Friday, December 7, 2012

A Removable Feast

I must sing the praises of Hick.

Stop that! I must. Putting your fingers in your ears is not going to stop me. I'm a born warbler. I can sing like a canary in a coal mine. Which is a bit of foreshadowing, perhaps, in this being a limited engagement.

You might be thinking that I'm belting out my appreciation for Hick acting as the chauffeur of my Chevy limousine to the grand book-signing extravaganza on Saturday. But I'm not. Oh, I sincerely extend props to Hick for being such a sit-down guy, he of the driver's seat, looking left, looking right, occasionally looking where he's going. But there's another arena where Hick cannot hide his beacon under an air-tight bushel. And that is family safety.
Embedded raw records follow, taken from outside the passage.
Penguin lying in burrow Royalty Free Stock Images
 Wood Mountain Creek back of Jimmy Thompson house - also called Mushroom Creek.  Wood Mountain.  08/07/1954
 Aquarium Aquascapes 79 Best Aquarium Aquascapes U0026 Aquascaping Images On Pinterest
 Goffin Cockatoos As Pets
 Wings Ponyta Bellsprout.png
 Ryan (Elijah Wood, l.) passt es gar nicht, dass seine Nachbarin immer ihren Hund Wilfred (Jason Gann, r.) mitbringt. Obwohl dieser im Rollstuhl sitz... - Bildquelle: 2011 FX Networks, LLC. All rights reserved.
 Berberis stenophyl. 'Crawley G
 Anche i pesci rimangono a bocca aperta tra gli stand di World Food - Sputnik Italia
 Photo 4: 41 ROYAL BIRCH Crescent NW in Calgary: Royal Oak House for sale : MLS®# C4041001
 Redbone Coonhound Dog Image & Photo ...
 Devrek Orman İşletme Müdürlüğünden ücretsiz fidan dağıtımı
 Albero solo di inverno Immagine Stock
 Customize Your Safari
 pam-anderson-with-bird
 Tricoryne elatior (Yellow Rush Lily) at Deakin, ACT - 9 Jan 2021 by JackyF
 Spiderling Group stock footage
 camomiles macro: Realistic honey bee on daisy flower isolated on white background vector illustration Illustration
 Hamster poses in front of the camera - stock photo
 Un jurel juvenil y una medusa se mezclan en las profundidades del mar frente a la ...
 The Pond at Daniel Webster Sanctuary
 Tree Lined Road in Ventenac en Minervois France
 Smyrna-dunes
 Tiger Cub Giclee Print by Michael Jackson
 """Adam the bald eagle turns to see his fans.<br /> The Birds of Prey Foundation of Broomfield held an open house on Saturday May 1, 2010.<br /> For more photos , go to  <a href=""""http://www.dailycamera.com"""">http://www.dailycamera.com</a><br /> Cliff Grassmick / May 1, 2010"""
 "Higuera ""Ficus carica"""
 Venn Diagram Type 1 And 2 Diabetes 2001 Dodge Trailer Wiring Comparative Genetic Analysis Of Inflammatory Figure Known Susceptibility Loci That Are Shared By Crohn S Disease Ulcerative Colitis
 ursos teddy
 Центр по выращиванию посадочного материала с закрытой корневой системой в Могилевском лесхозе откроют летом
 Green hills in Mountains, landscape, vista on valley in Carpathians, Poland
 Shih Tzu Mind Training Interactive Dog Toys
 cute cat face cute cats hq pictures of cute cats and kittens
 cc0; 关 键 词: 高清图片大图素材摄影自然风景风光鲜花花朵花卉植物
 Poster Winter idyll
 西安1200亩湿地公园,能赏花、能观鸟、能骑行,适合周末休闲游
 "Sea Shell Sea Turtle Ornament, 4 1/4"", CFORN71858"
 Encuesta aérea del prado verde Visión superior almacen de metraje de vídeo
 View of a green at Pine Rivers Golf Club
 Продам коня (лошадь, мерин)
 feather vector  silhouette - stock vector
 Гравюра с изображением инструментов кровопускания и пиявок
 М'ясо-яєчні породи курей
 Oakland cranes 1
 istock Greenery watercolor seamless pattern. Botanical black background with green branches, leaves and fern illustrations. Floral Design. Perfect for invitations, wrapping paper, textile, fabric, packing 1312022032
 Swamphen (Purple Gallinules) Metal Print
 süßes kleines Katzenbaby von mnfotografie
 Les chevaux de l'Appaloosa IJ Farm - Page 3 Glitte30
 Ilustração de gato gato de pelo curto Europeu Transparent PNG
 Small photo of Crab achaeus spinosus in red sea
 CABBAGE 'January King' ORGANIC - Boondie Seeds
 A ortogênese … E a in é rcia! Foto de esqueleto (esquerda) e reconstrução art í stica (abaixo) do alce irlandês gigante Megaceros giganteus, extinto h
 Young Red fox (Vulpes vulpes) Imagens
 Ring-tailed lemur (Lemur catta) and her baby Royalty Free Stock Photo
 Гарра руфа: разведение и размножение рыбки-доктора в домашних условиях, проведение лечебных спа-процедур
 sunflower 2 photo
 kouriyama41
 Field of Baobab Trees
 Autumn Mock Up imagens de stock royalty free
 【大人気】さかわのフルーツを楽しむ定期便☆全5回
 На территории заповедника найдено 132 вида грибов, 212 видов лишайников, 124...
Sunday night, The Pony and I heard Hick stomping around in the kitchen overhead. Hick doesn't regard it as stomping. He thinks he is walking. Which he is. Like a man with no feet at the end of his ankles. Stomping around on stumps with no fat-pad cushions at the heels and balls of his feet. Even though he has them.

"Hey! Don't eat the pepper cheese!"

This was an odd command. First of all, we had just consumed a tasty supper of beans and ham and corn muffins an hour earlier. Perhaps a meal that was not sticking to Hick's ribs, but was at least lingering in his large intestine. I have almost thrown in the towel in the contest of assigning a method to Hick's madness. I decided that he was making lunch for work on Monday. Yeah. That must be why he was into the cheese right after a sumptuous repast.

Secondly, Hick need not tell The Pony and me not to eat the pepper cheese. Because we don't eat the pepper cheese. Ever. It's spicy, you know. And has those red and green flecks of pepper where nothing but holes or more cheese should be. He might as well tell Superman not to eat the kryptonite.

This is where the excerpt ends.